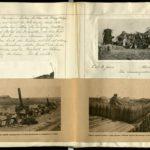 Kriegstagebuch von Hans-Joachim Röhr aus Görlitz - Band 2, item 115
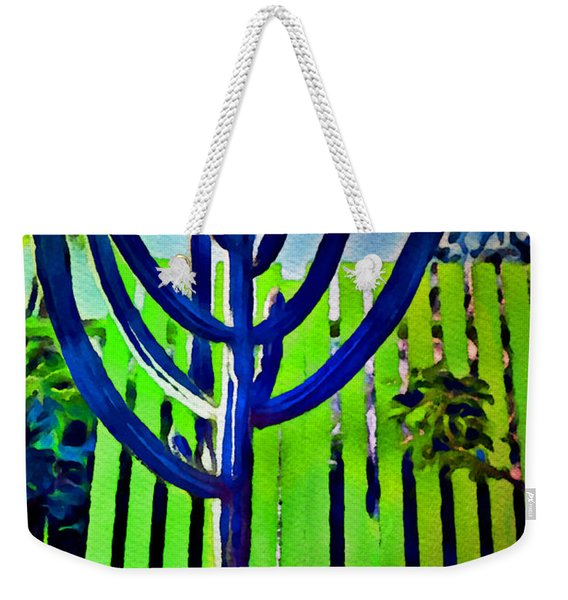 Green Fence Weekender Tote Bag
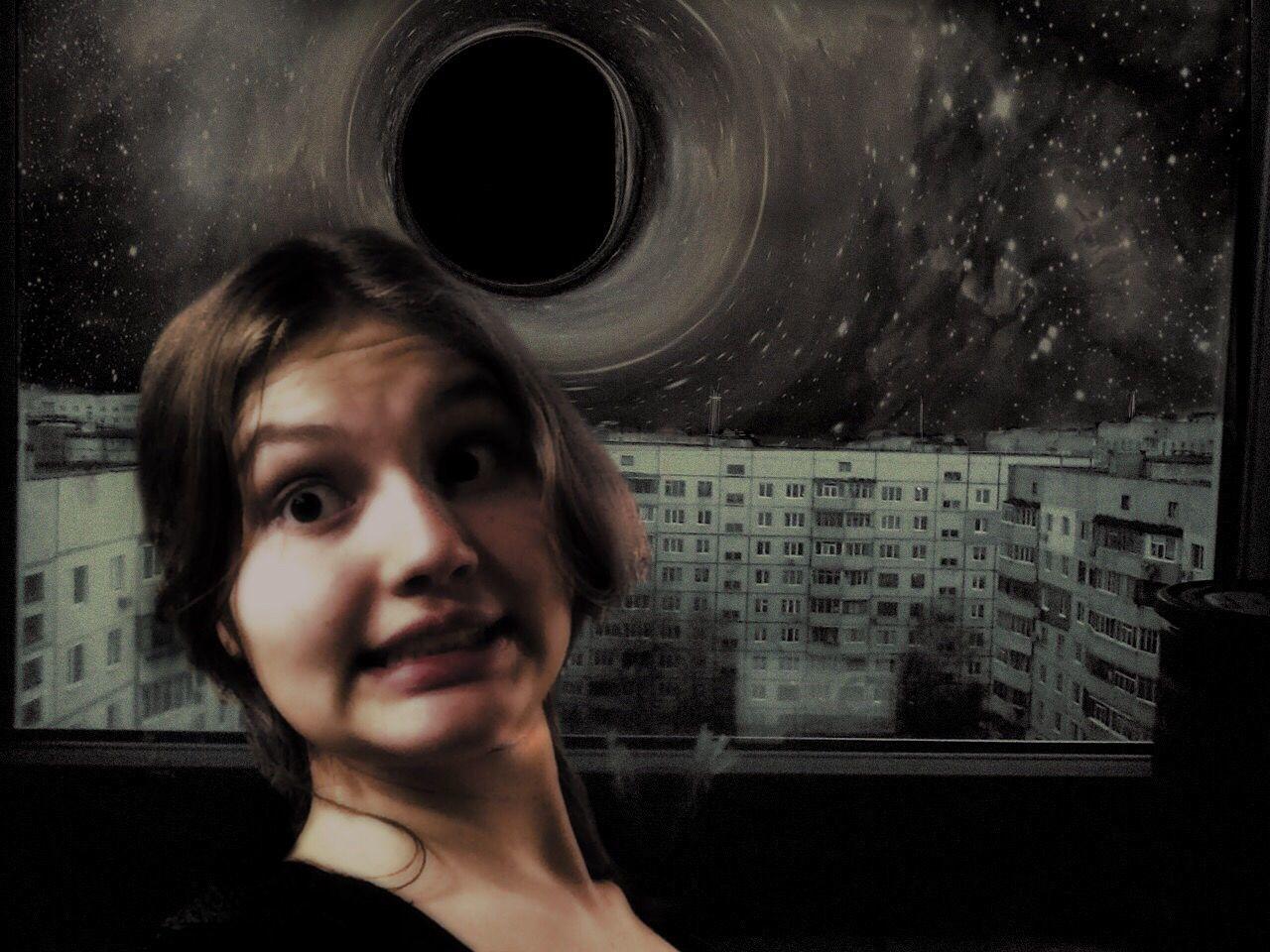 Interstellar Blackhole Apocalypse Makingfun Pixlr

==

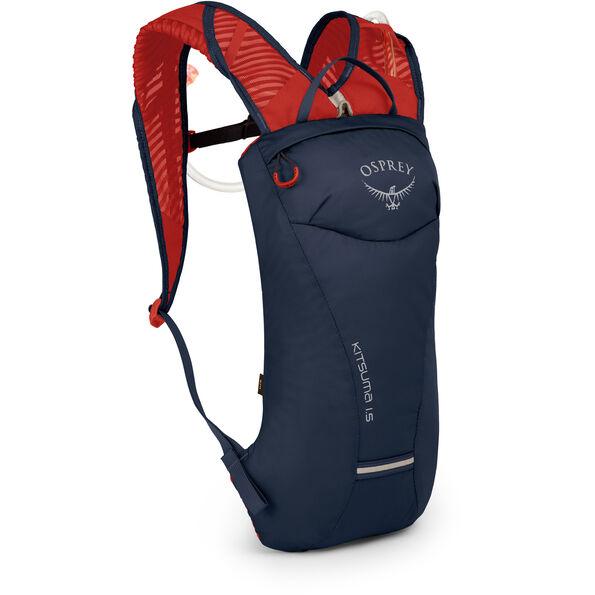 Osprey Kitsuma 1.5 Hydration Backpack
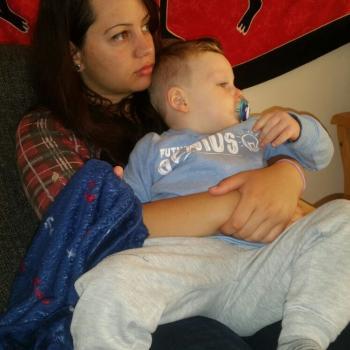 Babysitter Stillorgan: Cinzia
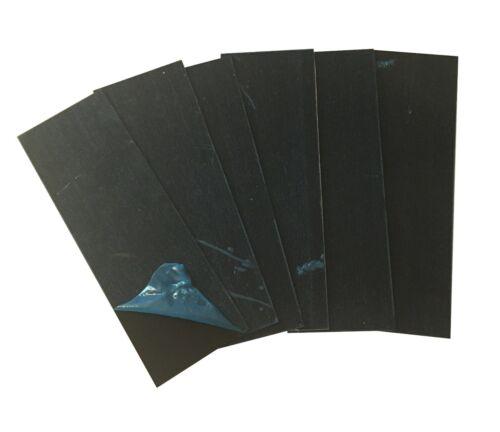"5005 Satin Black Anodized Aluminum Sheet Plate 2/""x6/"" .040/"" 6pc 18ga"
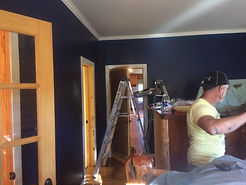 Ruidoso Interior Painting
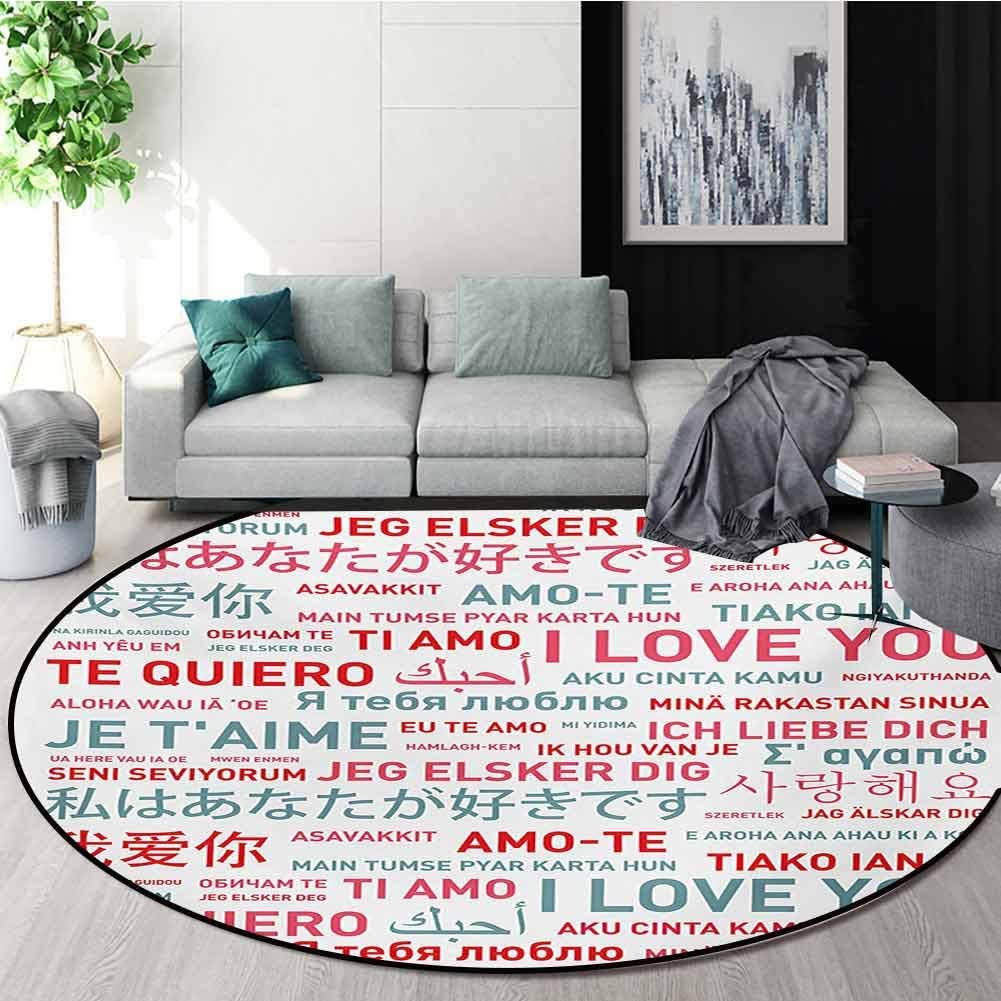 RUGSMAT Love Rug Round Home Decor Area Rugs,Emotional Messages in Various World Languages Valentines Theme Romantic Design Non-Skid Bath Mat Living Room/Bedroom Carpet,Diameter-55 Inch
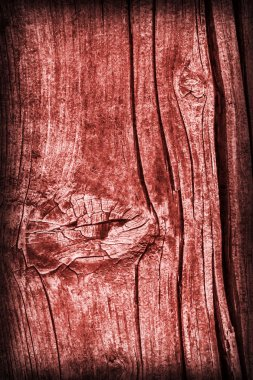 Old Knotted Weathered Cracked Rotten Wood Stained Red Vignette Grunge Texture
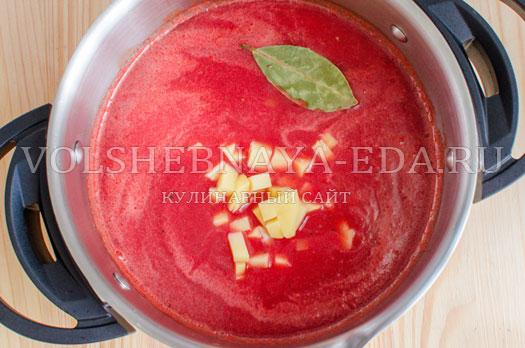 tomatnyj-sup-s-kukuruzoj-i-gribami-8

● **EXERCISE DIRECTIONS**: Transcribe exactly the lines above, beginning at the one with "Satin Black Anodized" and going up to and including the one with "tomatnyj-sup-s-kukuruzoj-i-gribami-8". Pictures do not belong in the copy.

● **SOLUTION**:
"5005 Satin Black Anodized Aluminum Sheet Plate 2/""x6/"" .040/"" 6pc 18ga"
 Ruidoso Interior Painting
 RUGSMAT Love Rug Round Home Decor Area Rugs,Emotional Messages in Various World Languages Valentines Theme Romantic Design Non-Skid Bath Mat Living Room/Bedroom Carpet,Diameter-55 Inch
 Old Knotted Weathered Cracked Rotten Wood Stained Red Vignette Grunge Texture
 tomatnyj-sup-s-kukuruzoj-i-gribami-8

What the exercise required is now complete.